Gaspar Castelo-Branco – foi decidido esquecê-lo

Com este título, o hoje moribundo jornal “O Semanário”, nomeava Gaspar Castelo-Branco como a figura nacional do ano de 1986.

Era Director-Geral dos Serviços Prisionais quando, a 15 de Fevereiro de 1986, véspera da segunda volta das eleições presidenciais, foi assassinado pelas FP-25 Abril com dois tiros na nuca. Foi o mais alto cargo dirigente do Estado a ser vítima de um brutal e cobarde ataque no pleno exercício das suas funções.

Nessa altura, os terroristas das FP-25A, por excesso de tolerância e decisão política, estavam em regime de cela aberta e misturados com presos de delito comum. Após a fuga de um grupo dos mais perigosos terroristas da Penitenciária de Lisboa, em Setembro de 1985, impôs medidas e condições duras de isolamento e separação entre reclusos. Estas eram contestadas pelos terroristas com uma pretensa “greve da fome”. Não cedeu. “Em países ocidentais os governos não cedem às greves da fome e pouca importância lhes dão” dizia. Mas por cá, era constantemente pressionado pela Comissão Parlamentar de Direitos Liberdades e Garantias, em particular por alguns deputados socialistas, bem como alguns movimentos cívicos de duvidosa parcialidade, mas que obtinham ainda assim algum eco na imprensa.

Perante as críticas da comunicação social e dos ditos movimentos, o Ministro da tutela, Mário Raposo, declinava responsabilidades encaminhando-as para o seu director-geral, como se a orientação deste não fosse tomada de acordo com o próprio Ministro. O culpado seria o Director-Geral. Perante a demissão dos seus superiores hierárquicos e o silêncio imposto pelo governo, Gaspar Castelo-Branco assumiu as responsabilidades, que verdadeiramente não lhe cabiam, em circunstâncias particularmente difíceis. Só isso fazia sentido: por personalidade era um homem corajoso e frontal com um enorme sentido do dever e do bem público. Tornou-se o bode expiatório e pagou-o com a vida.

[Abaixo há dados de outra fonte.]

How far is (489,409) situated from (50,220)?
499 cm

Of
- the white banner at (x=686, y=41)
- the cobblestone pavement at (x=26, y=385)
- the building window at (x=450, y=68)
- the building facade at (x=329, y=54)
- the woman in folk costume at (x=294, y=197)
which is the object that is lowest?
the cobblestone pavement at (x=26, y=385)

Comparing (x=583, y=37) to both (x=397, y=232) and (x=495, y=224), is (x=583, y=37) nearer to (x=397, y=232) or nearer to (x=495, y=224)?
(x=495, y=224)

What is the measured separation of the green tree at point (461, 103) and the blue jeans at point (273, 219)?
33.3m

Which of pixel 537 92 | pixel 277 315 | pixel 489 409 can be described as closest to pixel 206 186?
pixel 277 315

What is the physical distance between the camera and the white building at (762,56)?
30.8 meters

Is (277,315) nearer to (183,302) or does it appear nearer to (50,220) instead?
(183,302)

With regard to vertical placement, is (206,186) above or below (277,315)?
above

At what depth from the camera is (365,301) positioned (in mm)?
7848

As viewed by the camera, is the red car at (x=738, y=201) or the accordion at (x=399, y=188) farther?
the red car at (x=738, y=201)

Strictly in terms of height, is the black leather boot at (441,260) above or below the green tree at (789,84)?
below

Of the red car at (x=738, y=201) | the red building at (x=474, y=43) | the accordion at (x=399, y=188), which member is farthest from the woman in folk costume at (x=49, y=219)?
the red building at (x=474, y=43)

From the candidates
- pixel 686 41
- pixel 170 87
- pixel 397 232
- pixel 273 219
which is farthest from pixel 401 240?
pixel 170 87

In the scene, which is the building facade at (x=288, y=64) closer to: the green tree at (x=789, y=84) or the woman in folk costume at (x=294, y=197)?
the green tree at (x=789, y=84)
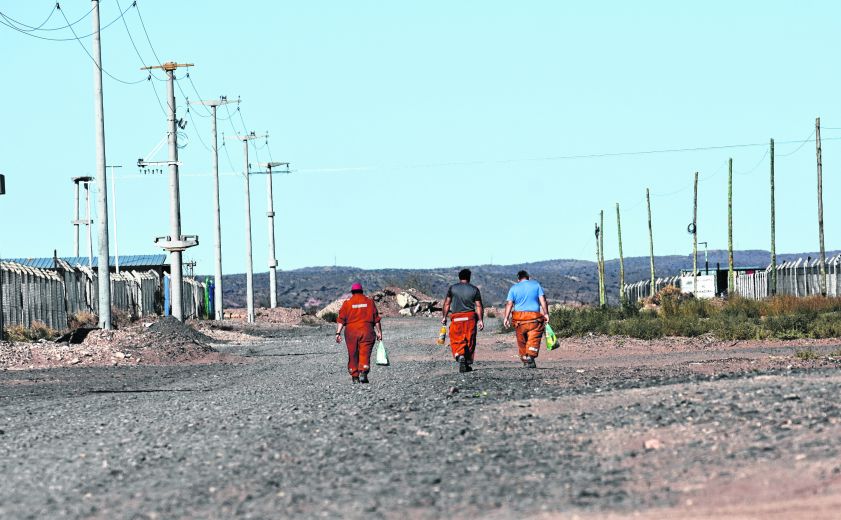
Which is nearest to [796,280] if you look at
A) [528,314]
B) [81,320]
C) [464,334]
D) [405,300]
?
[405,300]

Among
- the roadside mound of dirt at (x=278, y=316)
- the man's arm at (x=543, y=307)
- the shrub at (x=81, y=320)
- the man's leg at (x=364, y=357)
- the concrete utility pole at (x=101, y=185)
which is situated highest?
the concrete utility pole at (x=101, y=185)

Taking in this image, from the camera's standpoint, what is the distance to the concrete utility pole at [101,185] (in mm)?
36312

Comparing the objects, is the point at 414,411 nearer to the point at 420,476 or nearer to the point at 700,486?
the point at 420,476

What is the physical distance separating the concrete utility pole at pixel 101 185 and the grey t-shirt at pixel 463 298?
51.4 feet

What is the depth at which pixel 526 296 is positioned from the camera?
74.3ft

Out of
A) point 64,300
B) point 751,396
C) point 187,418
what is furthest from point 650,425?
point 64,300

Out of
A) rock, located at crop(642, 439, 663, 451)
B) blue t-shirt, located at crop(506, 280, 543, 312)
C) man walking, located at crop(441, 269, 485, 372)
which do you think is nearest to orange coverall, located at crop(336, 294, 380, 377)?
man walking, located at crop(441, 269, 485, 372)

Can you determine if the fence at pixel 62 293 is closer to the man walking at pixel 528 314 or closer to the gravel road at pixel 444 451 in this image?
the man walking at pixel 528 314

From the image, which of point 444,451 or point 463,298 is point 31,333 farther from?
point 444,451

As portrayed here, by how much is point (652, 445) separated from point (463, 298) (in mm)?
11936

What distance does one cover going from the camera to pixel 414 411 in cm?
1427

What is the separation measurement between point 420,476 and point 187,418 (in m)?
5.56

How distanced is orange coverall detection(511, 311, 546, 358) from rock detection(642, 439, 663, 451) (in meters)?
11.9

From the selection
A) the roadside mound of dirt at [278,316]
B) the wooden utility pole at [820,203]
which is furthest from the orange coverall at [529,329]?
the roadside mound of dirt at [278,316]
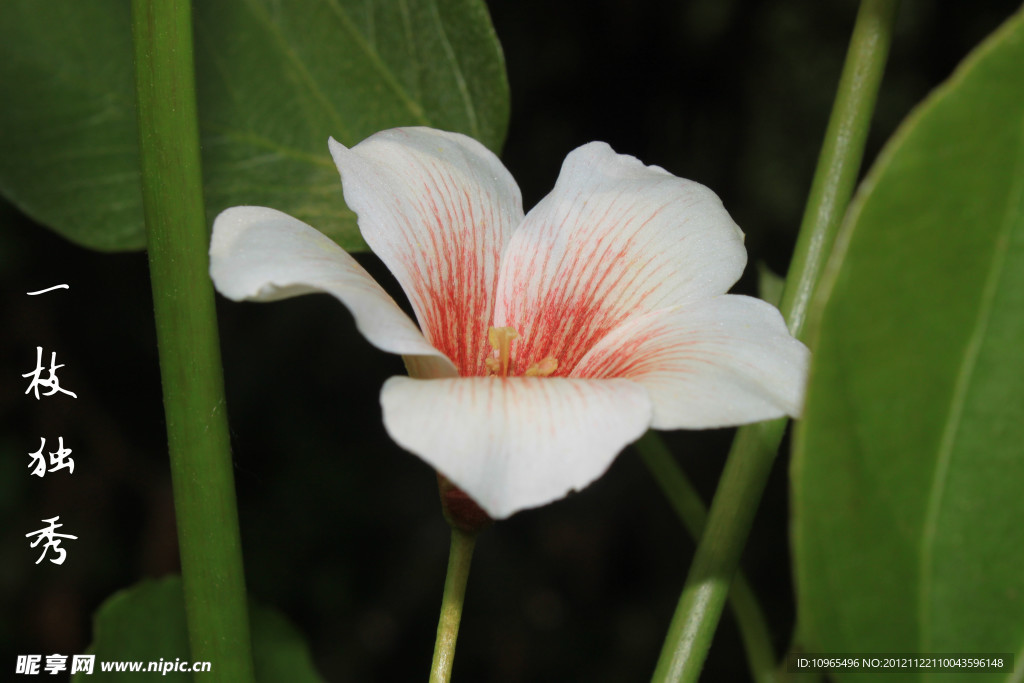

O Governo acobardou-se e quinze dias após o seu brutal assassinato, os presos retomaram a cela aberta durante o dia, apenas fechada durante a noite. Conforme escreveu na altura José Miguel Júdice, parecia que afinal o assassinato teve uma justificação e uma razão de ser.

A partir desse dia, o País apercebeu-se que o terrorismo era uma ameaça real. Nos dias seguintes, Cavaco Silva, então primeiro-ministro, mudou-se com a família para a residência oficial em São Bento. Todos os ministros, sem excepção, passaram a andar com guarda-costas e escoltados por vários seguranças pessoais. Os juízes e procuradores do processo FP-25A passaram a ser guardados dia e noite, pernoitando, às vezes, em locais alternados e sempre secretos.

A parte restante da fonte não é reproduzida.